(STATED GOAL):
Omit every picture and return the rest of the data unaltered.

(PROVIDED RECORDS):
——————————
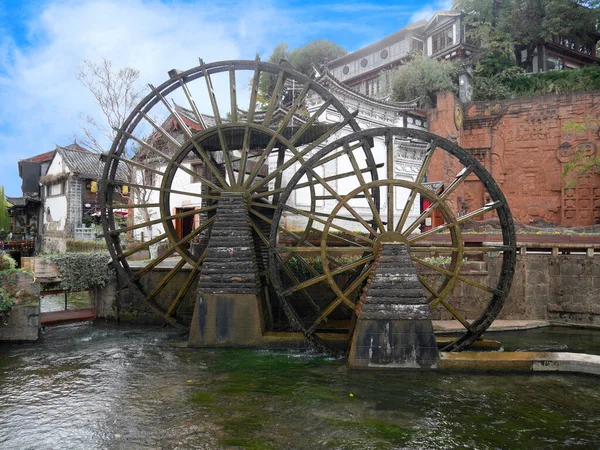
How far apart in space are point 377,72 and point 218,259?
82.7ft

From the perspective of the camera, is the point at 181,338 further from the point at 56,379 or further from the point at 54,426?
the point at 54,426

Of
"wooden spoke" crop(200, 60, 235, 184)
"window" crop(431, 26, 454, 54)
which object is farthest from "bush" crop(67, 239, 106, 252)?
"window" crop(431, 26, 454, 54)

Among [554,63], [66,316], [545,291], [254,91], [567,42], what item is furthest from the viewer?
[567,42]

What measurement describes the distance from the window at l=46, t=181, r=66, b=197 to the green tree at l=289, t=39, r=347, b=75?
17.9 m

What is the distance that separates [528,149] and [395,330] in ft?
60.2

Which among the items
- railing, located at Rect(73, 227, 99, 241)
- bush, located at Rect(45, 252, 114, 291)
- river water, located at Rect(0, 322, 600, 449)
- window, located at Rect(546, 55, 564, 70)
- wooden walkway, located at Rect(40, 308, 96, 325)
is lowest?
river water, located at Rect(0, 322, 600, 449)

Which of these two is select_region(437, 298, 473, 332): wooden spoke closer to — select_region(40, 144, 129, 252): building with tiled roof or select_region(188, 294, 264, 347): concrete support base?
select_region(188, 294, 264, 347): concrete support base

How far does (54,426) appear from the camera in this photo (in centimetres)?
510

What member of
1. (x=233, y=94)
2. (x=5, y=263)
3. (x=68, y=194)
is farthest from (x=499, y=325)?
(x=68, y=194)

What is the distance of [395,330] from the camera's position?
6.70m

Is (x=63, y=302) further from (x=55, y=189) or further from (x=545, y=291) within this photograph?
(x=55, y=189)

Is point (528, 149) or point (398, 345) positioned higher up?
point (528, 149)

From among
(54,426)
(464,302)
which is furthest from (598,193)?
(54,426)

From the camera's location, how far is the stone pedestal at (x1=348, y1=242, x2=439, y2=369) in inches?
——————————
(SOLUTION FOR THIS TASK):
How far apart in space are point 377,72 and point 218,259?
82.7ft

From the perspective of the camera, is the point at 181,338 further from the point at 56,379 or further from the point at 54,426?
the point at 54,426

Of
"wooden spoke" crop(200, 60, 235, 184)
"window" crop(431, 26, 454, 54)
which object is farthest from "bush" crop(67, 239, 106, 252)?
"window" crop(431, 26, 454, 54)

Among [554,63], [66,316], [545,291], [254,91], [567,42], what item is furthest from the viewer?
[567,42]

What measurement describes the distance from the window at l=46, t=181, r=66, b=197 to the green tree at l=289, t=39, r=347, b=75?
17.9 m

What is the distance that separates [528,149] and [395,330] in ft?
60.2

Which among the items
- railing, located at Rect(73, 227, 99, 241)
- bush, located at Rect(45, 252, 114, 291)
- river water, located at Rect(0, 322, 600, 449)
- window, located at Rect(546, 55, 564, 70)
- wooden walkway, located at Rect(40, 308, 96, 325)
is lowest?
river water, located at Rect(0, 322, 600, 449)

Which of these two is select_region(437, 298, 473, 332): wooden spoke closer to — select_region(40, 144, 129, 252): building with tiled roof or select_region(188, 294, 264, 347): concrete support base?
select_region(188, 294, 264, 347): concrete support base

How far does (54,426) appear from the camera in this photo (in centimetres)?
510

What member of
1. (x=233, y=94)
2. (x=5, y=263)
3. (x=68, y=194)
is farthest from (x=499, y=325)?
(x=68, y=194)

What is the distance of [395,330] from the camera's position?
6.70m

Is (x=63, y=302) further from (x=55, y=189) or further from (x=545, y=291) within this photograph?
(x=55, y=189)

Is point (528, 149) or point (398, 345) positioned higher up?
point (528, 149)

From among
(54,426)
(464,302)
which is furthest from (598,193)?
(54,426)

From the camera's location, how far is the stone pedestal at (x1=348, y1=242, x2=439, y2=369) in inches?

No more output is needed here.